### PROBLEM DESCRIPTION
Write each line exactly, from the line that holds "Out of [23,293]" through the final line of the material, and no other line.

[Raw records]
%%

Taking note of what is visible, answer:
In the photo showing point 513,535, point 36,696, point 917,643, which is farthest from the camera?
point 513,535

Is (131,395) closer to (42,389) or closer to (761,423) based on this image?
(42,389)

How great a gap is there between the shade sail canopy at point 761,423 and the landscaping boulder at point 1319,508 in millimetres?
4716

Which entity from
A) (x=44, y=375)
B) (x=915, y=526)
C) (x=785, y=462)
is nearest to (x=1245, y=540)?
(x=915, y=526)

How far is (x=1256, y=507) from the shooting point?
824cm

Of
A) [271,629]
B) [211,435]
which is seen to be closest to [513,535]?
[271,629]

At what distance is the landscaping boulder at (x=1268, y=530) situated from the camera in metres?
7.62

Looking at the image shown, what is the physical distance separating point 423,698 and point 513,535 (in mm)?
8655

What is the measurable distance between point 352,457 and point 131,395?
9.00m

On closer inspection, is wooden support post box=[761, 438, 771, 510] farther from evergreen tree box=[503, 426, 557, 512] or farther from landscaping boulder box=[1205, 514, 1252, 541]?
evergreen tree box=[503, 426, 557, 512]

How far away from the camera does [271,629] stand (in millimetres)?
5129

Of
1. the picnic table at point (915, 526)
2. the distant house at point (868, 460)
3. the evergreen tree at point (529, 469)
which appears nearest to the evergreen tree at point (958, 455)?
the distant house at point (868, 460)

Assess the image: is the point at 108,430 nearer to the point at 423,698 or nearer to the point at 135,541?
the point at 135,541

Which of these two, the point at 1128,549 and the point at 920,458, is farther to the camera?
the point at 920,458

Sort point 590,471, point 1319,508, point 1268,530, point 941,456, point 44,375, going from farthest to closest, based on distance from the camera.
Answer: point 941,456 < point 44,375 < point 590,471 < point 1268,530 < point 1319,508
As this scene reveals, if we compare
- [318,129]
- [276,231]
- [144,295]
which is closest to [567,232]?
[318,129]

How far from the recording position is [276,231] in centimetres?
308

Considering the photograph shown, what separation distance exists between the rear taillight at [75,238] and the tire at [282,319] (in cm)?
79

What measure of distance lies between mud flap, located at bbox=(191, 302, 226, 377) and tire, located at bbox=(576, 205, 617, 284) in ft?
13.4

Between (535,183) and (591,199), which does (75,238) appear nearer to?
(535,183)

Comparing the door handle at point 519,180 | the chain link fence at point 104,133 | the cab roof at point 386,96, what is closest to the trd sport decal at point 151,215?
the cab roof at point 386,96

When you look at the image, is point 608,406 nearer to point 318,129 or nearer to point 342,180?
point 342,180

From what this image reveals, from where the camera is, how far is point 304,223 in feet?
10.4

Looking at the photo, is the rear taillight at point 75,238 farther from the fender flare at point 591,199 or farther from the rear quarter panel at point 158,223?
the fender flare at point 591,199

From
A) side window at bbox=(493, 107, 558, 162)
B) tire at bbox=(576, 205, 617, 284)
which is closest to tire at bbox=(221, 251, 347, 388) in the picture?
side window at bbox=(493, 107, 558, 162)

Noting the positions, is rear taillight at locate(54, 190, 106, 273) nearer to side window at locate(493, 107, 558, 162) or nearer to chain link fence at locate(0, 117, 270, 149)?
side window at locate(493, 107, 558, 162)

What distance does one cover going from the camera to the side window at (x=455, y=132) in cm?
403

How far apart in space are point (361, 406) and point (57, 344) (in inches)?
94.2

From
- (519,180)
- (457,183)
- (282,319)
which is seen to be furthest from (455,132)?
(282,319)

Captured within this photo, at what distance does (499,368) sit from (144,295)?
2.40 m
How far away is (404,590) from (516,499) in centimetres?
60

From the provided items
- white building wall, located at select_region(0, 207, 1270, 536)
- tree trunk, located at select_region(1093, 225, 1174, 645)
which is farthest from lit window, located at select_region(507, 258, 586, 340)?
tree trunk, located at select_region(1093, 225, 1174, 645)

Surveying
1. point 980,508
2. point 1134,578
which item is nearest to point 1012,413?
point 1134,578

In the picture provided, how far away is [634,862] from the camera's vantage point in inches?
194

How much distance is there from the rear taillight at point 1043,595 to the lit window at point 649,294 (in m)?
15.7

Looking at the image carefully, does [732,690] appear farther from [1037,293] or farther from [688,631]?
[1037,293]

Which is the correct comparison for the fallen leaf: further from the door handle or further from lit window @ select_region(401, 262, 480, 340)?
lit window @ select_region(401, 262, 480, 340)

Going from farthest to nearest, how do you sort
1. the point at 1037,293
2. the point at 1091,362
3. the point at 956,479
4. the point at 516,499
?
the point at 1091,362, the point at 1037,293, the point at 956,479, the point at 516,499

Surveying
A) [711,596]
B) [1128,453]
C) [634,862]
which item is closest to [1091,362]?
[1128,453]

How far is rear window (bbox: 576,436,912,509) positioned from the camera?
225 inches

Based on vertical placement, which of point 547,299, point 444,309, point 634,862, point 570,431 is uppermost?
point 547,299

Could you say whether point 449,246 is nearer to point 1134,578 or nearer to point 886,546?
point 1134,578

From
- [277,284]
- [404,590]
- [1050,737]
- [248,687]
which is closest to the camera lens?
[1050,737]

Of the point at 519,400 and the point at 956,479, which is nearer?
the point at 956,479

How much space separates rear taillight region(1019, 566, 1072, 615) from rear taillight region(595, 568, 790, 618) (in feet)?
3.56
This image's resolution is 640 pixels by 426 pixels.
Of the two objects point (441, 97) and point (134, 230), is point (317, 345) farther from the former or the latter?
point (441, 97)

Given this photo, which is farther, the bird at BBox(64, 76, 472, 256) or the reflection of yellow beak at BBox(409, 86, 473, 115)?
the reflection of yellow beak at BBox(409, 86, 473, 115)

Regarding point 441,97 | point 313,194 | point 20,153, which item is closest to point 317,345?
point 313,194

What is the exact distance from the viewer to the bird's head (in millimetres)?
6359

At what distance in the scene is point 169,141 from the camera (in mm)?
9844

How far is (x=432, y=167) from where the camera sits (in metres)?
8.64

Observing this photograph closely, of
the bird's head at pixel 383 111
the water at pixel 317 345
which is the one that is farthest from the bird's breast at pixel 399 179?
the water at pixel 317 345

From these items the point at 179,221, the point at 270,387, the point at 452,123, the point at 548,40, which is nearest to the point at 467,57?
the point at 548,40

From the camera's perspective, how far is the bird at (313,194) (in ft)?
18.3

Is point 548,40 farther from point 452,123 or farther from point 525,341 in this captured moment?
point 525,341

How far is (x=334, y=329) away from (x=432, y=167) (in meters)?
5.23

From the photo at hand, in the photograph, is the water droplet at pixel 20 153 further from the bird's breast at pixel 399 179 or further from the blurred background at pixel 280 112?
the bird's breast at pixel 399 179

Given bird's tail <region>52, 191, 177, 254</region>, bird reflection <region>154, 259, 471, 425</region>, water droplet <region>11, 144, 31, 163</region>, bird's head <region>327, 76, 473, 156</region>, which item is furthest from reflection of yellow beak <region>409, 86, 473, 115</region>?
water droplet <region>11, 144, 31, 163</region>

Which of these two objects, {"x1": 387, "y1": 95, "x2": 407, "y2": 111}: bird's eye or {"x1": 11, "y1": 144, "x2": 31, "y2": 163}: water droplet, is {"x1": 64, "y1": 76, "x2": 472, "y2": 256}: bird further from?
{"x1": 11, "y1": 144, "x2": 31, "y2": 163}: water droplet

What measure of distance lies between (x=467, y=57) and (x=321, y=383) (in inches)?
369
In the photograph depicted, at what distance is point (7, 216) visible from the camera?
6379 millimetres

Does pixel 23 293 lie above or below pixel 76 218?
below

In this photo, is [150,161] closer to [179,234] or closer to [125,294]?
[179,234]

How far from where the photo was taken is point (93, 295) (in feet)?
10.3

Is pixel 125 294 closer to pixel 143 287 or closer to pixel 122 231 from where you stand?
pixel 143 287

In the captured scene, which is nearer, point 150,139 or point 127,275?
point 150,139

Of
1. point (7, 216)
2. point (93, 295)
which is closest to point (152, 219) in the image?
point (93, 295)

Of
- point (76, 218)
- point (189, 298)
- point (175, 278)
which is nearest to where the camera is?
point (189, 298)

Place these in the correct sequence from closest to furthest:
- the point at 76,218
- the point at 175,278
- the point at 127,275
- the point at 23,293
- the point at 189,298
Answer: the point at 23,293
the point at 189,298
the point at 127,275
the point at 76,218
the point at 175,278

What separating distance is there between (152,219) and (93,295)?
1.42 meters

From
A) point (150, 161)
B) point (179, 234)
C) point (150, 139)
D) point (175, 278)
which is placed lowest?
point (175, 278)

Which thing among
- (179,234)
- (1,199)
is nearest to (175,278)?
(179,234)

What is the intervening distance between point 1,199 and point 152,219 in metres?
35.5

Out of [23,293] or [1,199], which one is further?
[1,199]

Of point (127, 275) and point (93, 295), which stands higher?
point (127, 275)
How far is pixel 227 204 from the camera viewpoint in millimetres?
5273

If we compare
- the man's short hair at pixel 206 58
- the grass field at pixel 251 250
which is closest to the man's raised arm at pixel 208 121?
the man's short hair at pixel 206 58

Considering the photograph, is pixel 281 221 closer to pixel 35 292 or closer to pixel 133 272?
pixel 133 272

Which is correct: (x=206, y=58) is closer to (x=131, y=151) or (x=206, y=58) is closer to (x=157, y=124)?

%%

### EXERCISE RESULT
Out of [23,293] or [1,199], which one is further?
[1,199]

Of point (127, 275) and point (93, 295), which stands higher?
point (127, 275)
How far is pixel 227 204 from the camera viewpoint in millimetres?
5273

If we compare
- the man's short hair at pixel 206 58
- the grass field at pixel 251 250
which is closest to the man's raised arm at pixel 208 121?
the man's short hair at pixel 206 58

Considering the photograph, is pixel 281 221 closer to pixel 35 292 or closer to pixel 133 272?
pixel 133 272

Which is correct: (x=206, y=58) is closer to (x=131, y=151) or (x=206, y=58) is closer to (x=157, y=124)?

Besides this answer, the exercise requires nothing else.